IFT 6085: Theoretical principles for deep learning (new class)
Research in deep learning produces state-of-the-art results on a number of machine learning tasks. Most of those advances are driven by intuition and massive exploration through trial and error. As a result, theory is currently lagging behind practice. The ML community does not fully understand why the best methods work.
- Why can we reliably optimize non-convex objectives?
- How expressive are our architectures, in terms of the hypothesis class they describe?
- Why do some of our most complex models generalize to unseen examples when we use datasets orders of magnitude smaller than what the classic statistical learning theory deems sufficient?
A symptom of this lack of understanding is that deep learning methods largely lack guarantees and interpretability, two necessary properties for mission-critical applications. More importantly, a solid theoretical foundation can aid the design of a new generation of efficient methods—sans the need for blind trial-and-error-based exploration.
In this class we will go over a number of recent publications that attempt to shed light onto these questions. Before discussing the new results in each paper we will first introduce the necessary fundamental tools from optimization, statistics, information theory and statistical mechanics. The purpose of this class is to get students engaged with new research in the area. To that end, the majority of credit will be given for a class project report and presentation on a relevant topic.

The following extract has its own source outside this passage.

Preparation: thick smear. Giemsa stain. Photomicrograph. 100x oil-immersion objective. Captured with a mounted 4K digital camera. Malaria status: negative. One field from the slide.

Prerequisites: This is meant to be an advanced graduate class for students who want to engage in theory-driven deep learning research. We will introduce the theoretical tools necessary, but start with the assumption that students are comfortable with basic probability and linear algebra.
Lecturer: Ioannis Mitliagkas, Office: 3359, André-Aisenstadt
Winter 2018 semester:
- Wednesday 9h30-11h30
- Thursday 9h00-11h00
Note the earlier starting time on Thursday. This will allow students to also attend the Advanced RL class at McGill.
Homeworks and midterm: a small percentage of the grade will be based on homeworks and possibly a midterm exam testing knowledge of some basic tools we introduced.
Project: report handed in and presentation in April (TBA).
Tentative topics–to be updated as we go along
- Generalization: theoretical analysis and practical bounds
- Information theory and its applications in ML (information bottleneck, lower bounds etc.)
- Generative models beyond the pretty pictures: a tool for traversing the data manifold, projections, completion, substitutions etc.
- Taming adversarial objectives: Wasserstein GANs, regularization approaches and controlling the dynamics
- The expressive power of deep networks (deep information propagation, mean-field analysis of random networks etc.)